In Morgan Stanley's framework, PDD's story is becoming heavier and longer-term. In the short term, investments will suppress profits and forecasts; in the long term, self-operated brands and supply chain integration could bring a new growth curve.

J.P. Morgan: Core Operational Efficiency Acceptable, But Consensus Estimates May Be Revised

J.P. Morgan focused on the gap between financial performance and market expectations. The firm stated that PDD's Q1 results were "mixed," with both revenue and net profit below market consensus. Revenue of RMB 106 billion, up 11% year-over-year, was 3% and 2% below J.P. Morgan's forecast and market consensus, respectively. Online marketing services revenue growth further slowed to 2% year-over-year, below its forecast and consensus.

However, J.P. Morgan also pointed out that adjusted operating profit grew 16% year-over-year, with the adjusted operating profit margin at 20%, up 1 percentage point year-over-year, indicating that core operational efficiency remains acceptable.

The real issue lies at the net profit level. Q1 adjusted net profit of RMB 14 billion was 43% below its forecast and market consensus. The adjusted net profit margin was 13.2%, down 4 percentage points year-over-year and 9 percentage points below expectations, mainly due to larger-than-expected losses from non-recurring items. The firm expects market consensus estimates for PDD's revenue and net profit on Bloomberg to be revised downward after the earnings release and anticipates a negative stock price reaction to the results.

Compared to Goldman Sachs emphasizing the long-term vision and Morgan Stanley highlighting the investment cycle, J.P. Morgan's conclusion leans more towards short-term financial impact: the profit gap is significant, and market expectations need recalibration.
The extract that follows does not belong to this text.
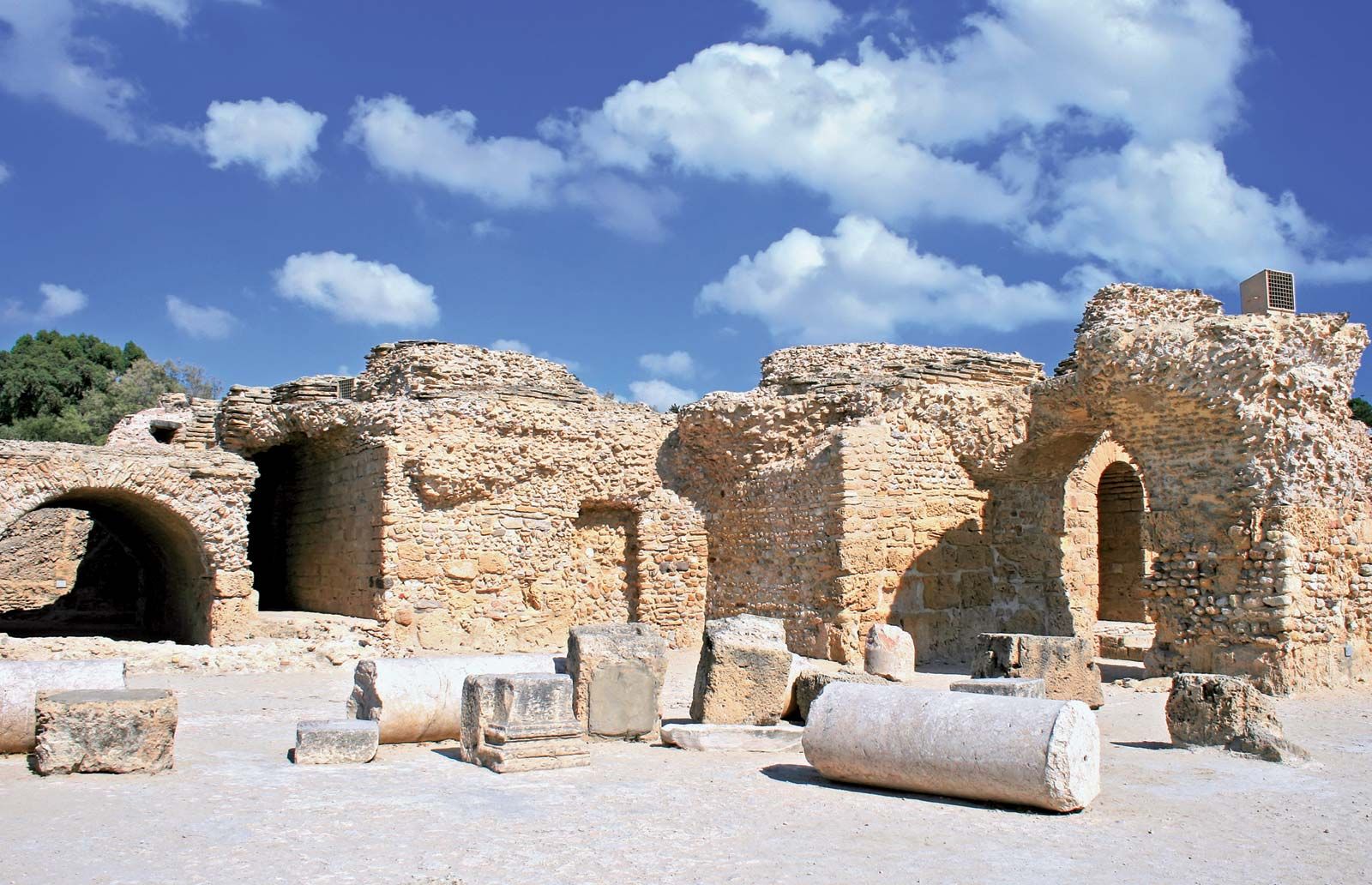 Carthage | History, Location, & Facts | Britannica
Core Divergence: Short-Term Profit vs. Long-Term Moat

PDD is making a classic reinvestment choice. Looking solely at the Q1 earnings, investors see revenue missing expectations, net profit significantly below expectations, and online marketing services growth nearly stalling. For a platform company once known for high efficiency and strong profit elasticity, these signals are enough to trigger valuation pressure.
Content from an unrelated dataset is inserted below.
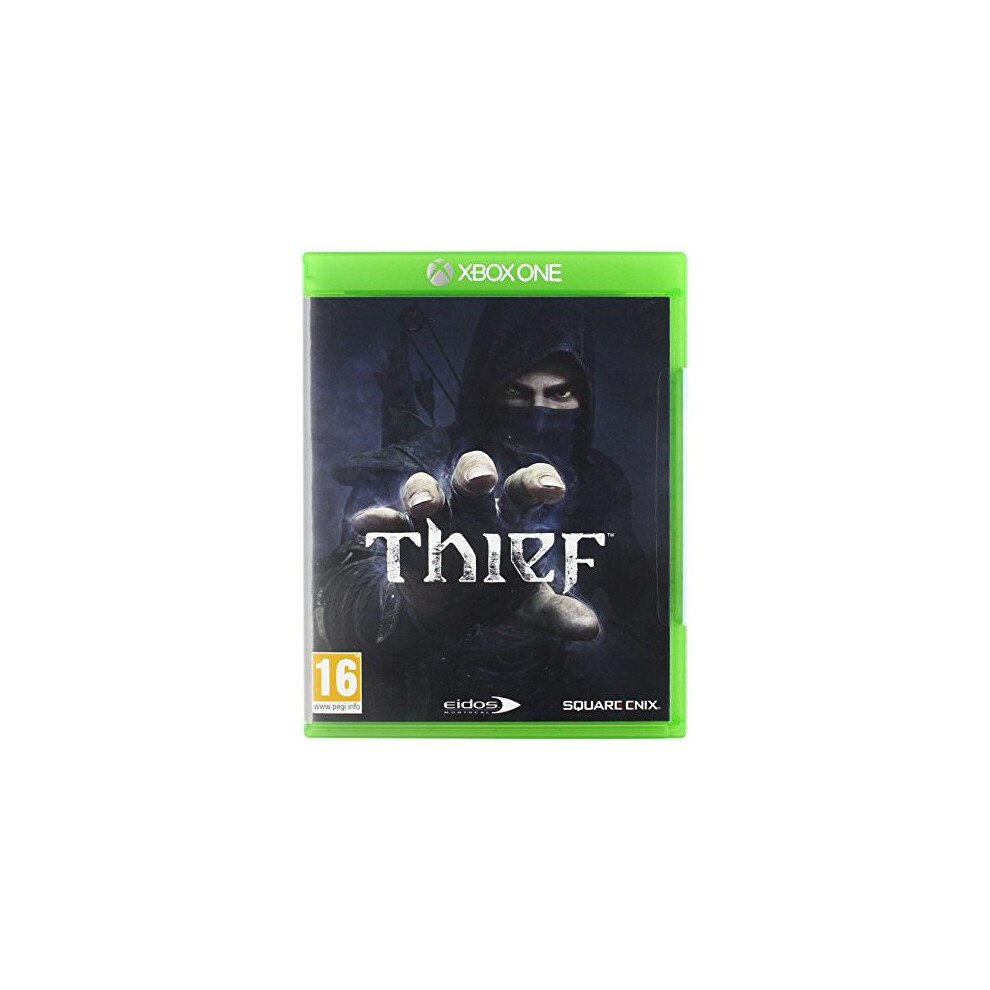Thief - Standard Edition (Xbox One)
However, combining the earnings call and analyst reports reveals another clear thread: PDD is proactively directing resources toward the supply chain, self-operated brands, and the merchant ecosystem. Transaction services revenue has already surpassed advertising as the largest revenue source, and the company has explicitly stated it will commit significant resources to building its First-party Brand Business.

This signifies a shift in PDD's business model from a lightweight platform towards deeper supply chain participation. It hopes to extend platform capabilities into product design, manufacturing, quality control, fulfillment, and after-sales service through sales certainty, brand incubation, and manufacturing collaboration.
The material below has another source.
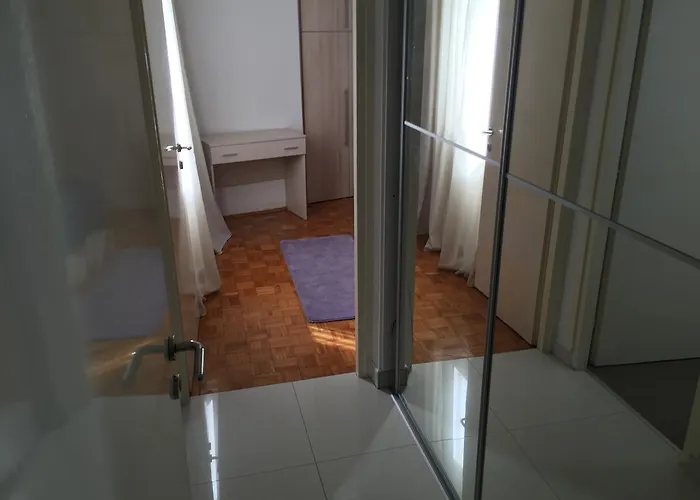 Appartement Natasha *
This path could lead to two outcomes. In the short term, costs, R&D, sales and marketing expenses, and supply chain investments are likely to increase, leading to greater quarterly profit volatility. In the long term, if self-operated brands and supply chain integration succeed, the company could achieve higher differentiation, stronger merchant and user stickiness, and a more solid foundation for global growth.

Goldman Sachs's notion of moving closer to "Costco + Disney" essentially points to the same logic: possessing both the supply chain efficiency and pricing power akin to Costco, while also incubating a product portfolio with brand recognition and long-term consumer loyalty. PDD is trading short-term pressure on the income statement for long-term capabilities beyond the balance sheet.

For the market, the key going forward is not just when net profit will recover, but whether the three-year, RMB 100 billion investment can translate into verifiable growth, whether the supply chain synergy between Temu and Pinduoduo can materialize, and whether transaction services and self-operated brands can become new growth pillars following the slowdown in online marketing.